Freitag, 31. August 2018

Pasta Mista, 2 Rezepte für die Liebe, Susanne Fülscher, Carlsen Verlag



Pasta Mista, 2 Rezepte für die Liebe, Susanne Fülscher, Carlsen Verlag

Endlich! Liv hatte schon solche Sehnsucht nach ihrem Angelo, nachdem Roberto, der neue Lover ihrer Mutter mit seinen ebenfalls 16 jährigen. Kindern Angelo und Sonia wieder nach Italien zurückgekehrt war. Nun stand endlich ihr Gegenbesuch in der Nähe von Genua an, um weiter zu testen, wie sie denn so als Patchworkfamilie funktionieren. Allerdings fiebert Sonia ganz ihrer Ballet-Meisterklasse entgegen, für die sie schon so lange trainiert hat und Angelo hat einen Ferienjob in der Eisdiele. Daher nimmt Liv kurzentschlossen einen Job als Küchenhilfe in der Trattoria von Robertos Schwester Stella an. Liv liebt es in der Küche herum zu wirbeln und neue, aufregende Gerichte zu kreieren und probieren.

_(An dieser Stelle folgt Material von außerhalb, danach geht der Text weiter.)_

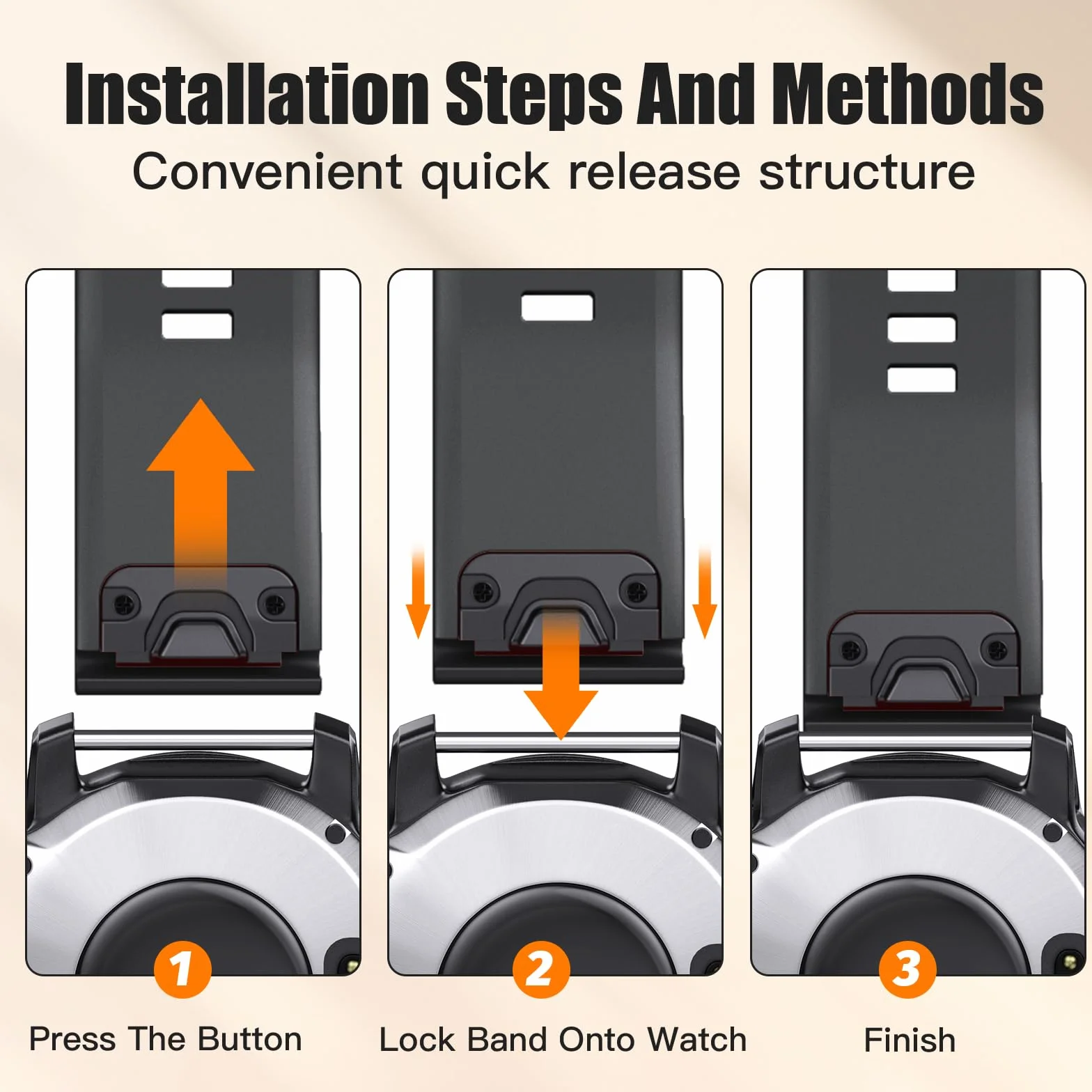 Installation Steps And Methods

Convenient quick release structure

1

Press The Button

2

Lock Band Onto Watch

3

Finish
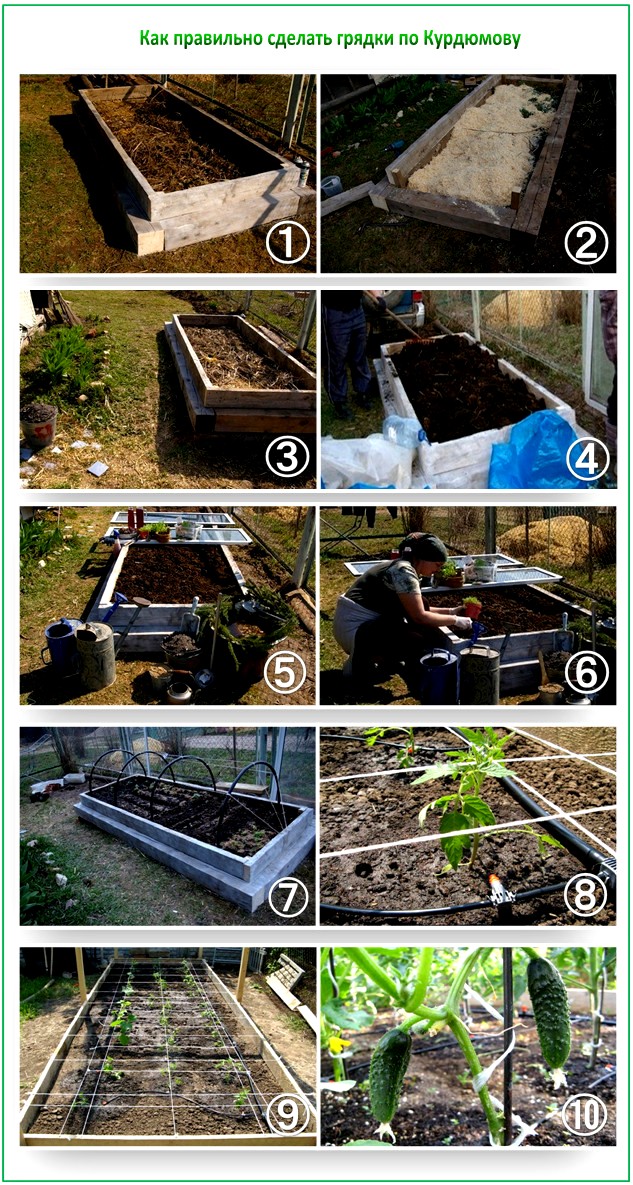 Как правильно сделать грядки по Курдюмову

①
②
③
④
⑤
⑥
⑦
⑧
⑨
⑩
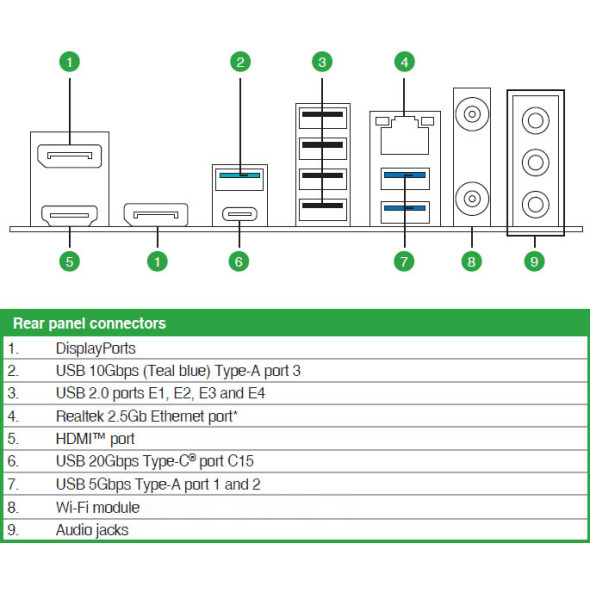 1 2 3 4

5 1 6 7 8 9

| Rear panel connectors | |
|---|---|
| 1. | DisplayPorts |
| 2. | USB 10Gbps (Teal blue) Type-A port 3 |
| 3. | USB 2.0 ports E1, E2, E3 and E4 |
| 4. | Realtek 2.5Gb Ethernet port* |
| 5. | HDMI™ port |
| 6. | USB 20Gbps Type-C® port C15 |
| 7. | USB 5Gbps Type-A port 1 and 2 |
| 8. | Wi-Fi module |
| 9. | Audio jacks |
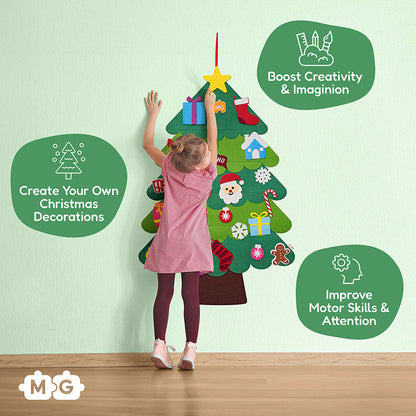 Boost Creativity & Imaginion

Create Your Own Christmas Decorations

Improve Motor Skills & Attention

MG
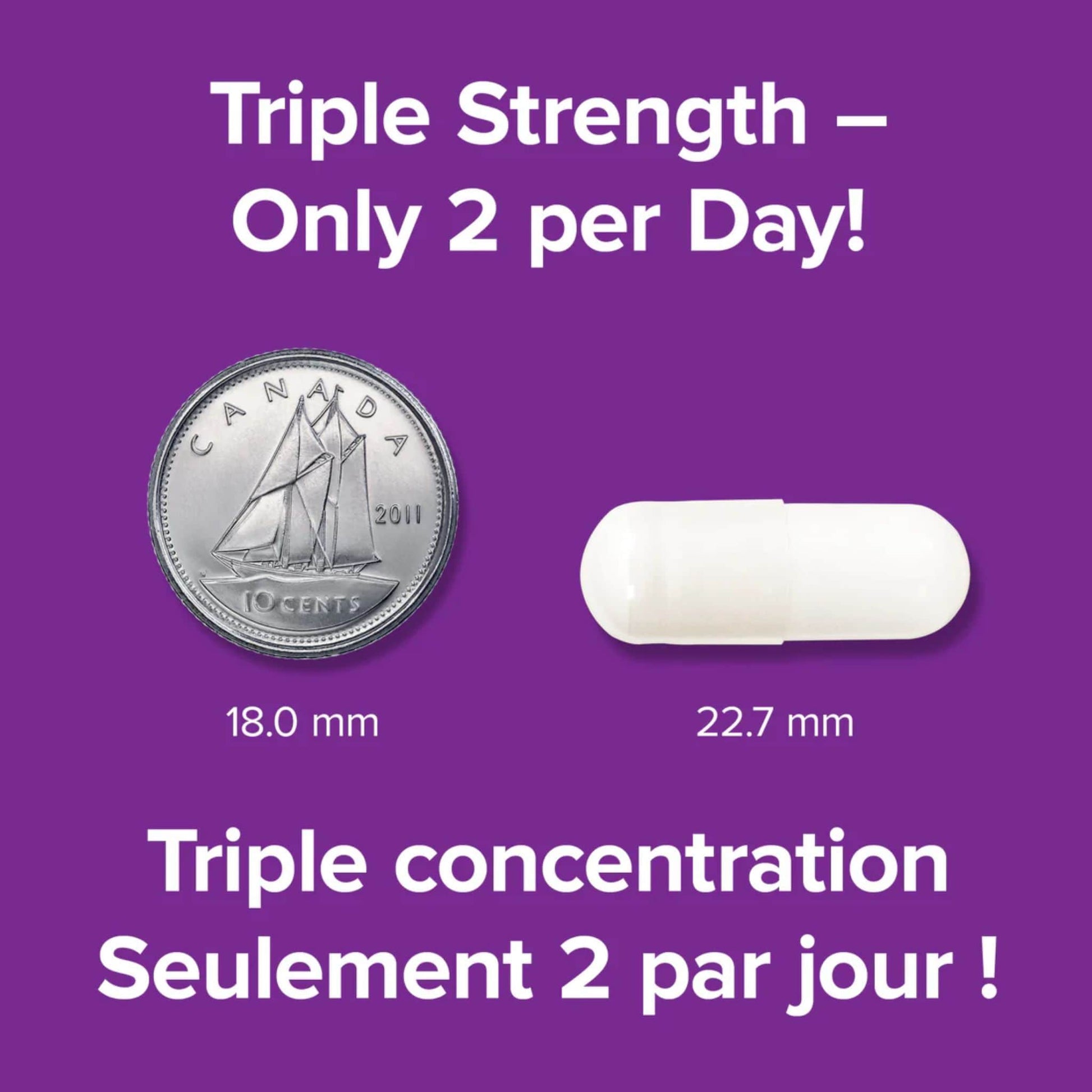 Triple Strength – Only 2 per Day!

CANADA

2011

10 CENTS

18.0 mm

22.7 mm

Triple concentration
Seulement 2 par jour !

Sie kann hier noch so viel lernen und dank Valentina, macht es gleich noch mehr Spaß. Valentina ist so alt wie Liv, aber nach dem Tod ihres kleines Bruders ist ihr Leben aus den Fugen geraten und sie hat die Schule fallen und sich selbst treiben gelassen, leider in die falsche Richtung. Die Tätigkeit in der Küche soll ihr wieder Halt geben. Zum Glück spricht auch sie Deutsch. Eigentlich würde Liv zwischen Wolke 7 und 8 1/2 schweben, würde ihre  bemessene gemeinsame Zeit mit Angelo nicht ständig von der zarten, braungebrannten Chiara unterbrochen. Ständig taucht sie plötzlich auf oder Angelo muß dringend mit ihr Reden, telefonieren, chatten... Obwohl Angelos Küsse keinen Zweifel an seiner Verzauberung für Liv aufkommen lassen, nagt die Eifersucht an ihr.

Jede Menge Liebe, Sonne und Italien-Feeling! Denn natürlich gibt es unglaublich viele herrliche Kochanregungen zu typisch italienischen Rezepten jenseits von Pizza-Magaritha und Spaghetti Bolognese. So verrät Sonia Liv z. B. daß Italiener niemals Parmesan über Gerichte mit Fisch oder Meeresfrüchten streuen würden. Doch Liv liebt den Hartkäse zu sehr, um diese Regel einzuhalten. Und auch sonst muß sie ihre eigenen Wege gehen lernen und neben all der leckeren Küchenrezepte, 2 goldene Regeln für eine stabile Beziehung lernen. Denn auch bei der ersten Liebe gelten Regeln, die immer wieder zu beachten sind, beim ersten Hormonrausch jedoch oft verkannt werden. Meine Jüngste hat der Titel stutzig gemacht und daher fragte sie mich, was er bedeutet. Damals war ich aber noch nicht an der namensgebenden Stelle angelangt, nun kann ich ihr sagen: Es geht tatsächlich nicht um Gerichte, die die Liebe, die durch den Magen geht, fördern soll, sondern um Basics, die eigentlich Grundlage eines jeden Miteinanders sind, aber inmitten von rosaroter Verliebtheit gerne mal vergessen werden. Regeln, die für die Zielgruppe nicht weniger wichtig sind, als für deren Eltern, denn sie sind universell und schon diese 2 Rezepte, können Wunder wirken.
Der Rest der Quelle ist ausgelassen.